ZAMAN MEGALITIKUM
Megalitikum
berasal dari kata “mega” yang berarti besar dan “litik” yang berarti batu jadi
jika di artikan, megalitikum adalah zaman batu dimana manusia yang pada saat
itu hidup dengan peralatan yang terbuat dari batu besar yang kasar. Dulu
masyarakat di zaman ini memiliki kehidupan yang sangat primitif, mereka membuat
alat perkakas yang terbuat dari batu besar yang kasar untuk memenuhi kebutuhan
hidupnya. Kemudian zaman megalitikum berkembang dari zaman Neolitikum sampai zaman
Perunggu, pada tradisi megalitik batu tegak itu melambangkan “laki-laki”
sedangkan batu datar melambangkan “perempuan”
Zaman
Megalitikum ini terdapat 2 periode yaitu zaman batu tua dan zaman batu muda,
zaman batu tua menyebar ke Indonesia pada zaman Neolitikum (2500-1500 SM) yang
menghasilkan peninggalan-peninggalan seperti kapak persegi, menhir, punden
berundak, dan arca statis. Kemudian zaman batu muda mulai menyebar ke Indonesia
pada zaman Perunggu (1000-100 SM) yang menghasilkan benda peninggalan seperti
dolmen, waruga / sarkofagus dan arca dinamis dari sekian banyak peninggalan
pada zaman batu tua dan zaman batu muda juga masih menggunakan batu kasar untuk
membentuk benda-benda tersebut.

□ □ □ □ □ □ □

SOAL YANG DIBERIKAN: Ketik ulang sebagian teks tentang zaman megalitikum di atas, mulai dari kata-kata yang memuat "sedangkan batu datar", lalu berhenti setelah "membentuk benda-benda tersebut.". Data berikut ini tidak dibutuhkan.

(Cuplikan dari sebuah kumpulan data)
□ □ □ □ □ □ □

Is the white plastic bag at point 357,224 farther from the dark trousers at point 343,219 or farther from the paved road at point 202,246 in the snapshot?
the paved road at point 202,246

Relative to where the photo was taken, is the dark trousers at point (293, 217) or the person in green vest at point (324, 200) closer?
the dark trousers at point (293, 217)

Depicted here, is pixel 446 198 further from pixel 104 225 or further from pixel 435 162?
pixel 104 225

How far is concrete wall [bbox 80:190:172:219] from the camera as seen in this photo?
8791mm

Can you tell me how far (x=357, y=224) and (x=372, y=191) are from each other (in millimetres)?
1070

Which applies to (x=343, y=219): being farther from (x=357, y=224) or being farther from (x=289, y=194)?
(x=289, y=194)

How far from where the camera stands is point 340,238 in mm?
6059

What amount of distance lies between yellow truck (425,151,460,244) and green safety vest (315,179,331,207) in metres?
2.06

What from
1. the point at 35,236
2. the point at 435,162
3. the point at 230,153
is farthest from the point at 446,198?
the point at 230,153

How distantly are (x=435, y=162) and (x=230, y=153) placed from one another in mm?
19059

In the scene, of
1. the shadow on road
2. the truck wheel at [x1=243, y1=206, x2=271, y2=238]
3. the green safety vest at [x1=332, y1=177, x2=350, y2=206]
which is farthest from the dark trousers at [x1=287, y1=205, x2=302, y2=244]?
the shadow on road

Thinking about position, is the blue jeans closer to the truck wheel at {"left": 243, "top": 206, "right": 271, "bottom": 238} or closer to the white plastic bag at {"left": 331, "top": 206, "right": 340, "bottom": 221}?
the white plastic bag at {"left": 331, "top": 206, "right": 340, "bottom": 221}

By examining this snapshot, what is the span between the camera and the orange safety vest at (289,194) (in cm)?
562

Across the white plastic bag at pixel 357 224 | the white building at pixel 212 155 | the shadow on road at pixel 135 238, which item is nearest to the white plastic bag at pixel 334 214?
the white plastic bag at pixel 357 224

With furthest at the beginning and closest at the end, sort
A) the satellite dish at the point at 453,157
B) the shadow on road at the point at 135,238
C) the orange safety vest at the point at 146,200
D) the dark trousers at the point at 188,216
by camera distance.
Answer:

□ □ □ □ □ □ □

JAWABAN TERTULIS:
sedangkan batu datar melambangkan “perempuan”
Zaman
Megalitikum ini terdapat 2 periode yaitu zaman batu tua dan zaman batu muda,
zaman batu tua menyebar ke Indonesia pada zaman Neolitikum (2500-1500 SM) yang
menghasilkan peninggalan-peninggalan seperti kapak persegi, menhir, punden
berundak, dan arca statis. Kemudian zaman batu muda mulai menyebar ke Indonesia
pada zaman Perunggu (1000-100 SM) yang menghasilkan benda peninggalan seperti
dolmen, waruga / sarkofagus dan arca dinamis dari sekian banyak peninggalan
pada zaman batu tua dan zaman batu muda juga masih menggunakan batu kasar untuk
membentuk benda-benda tersebut.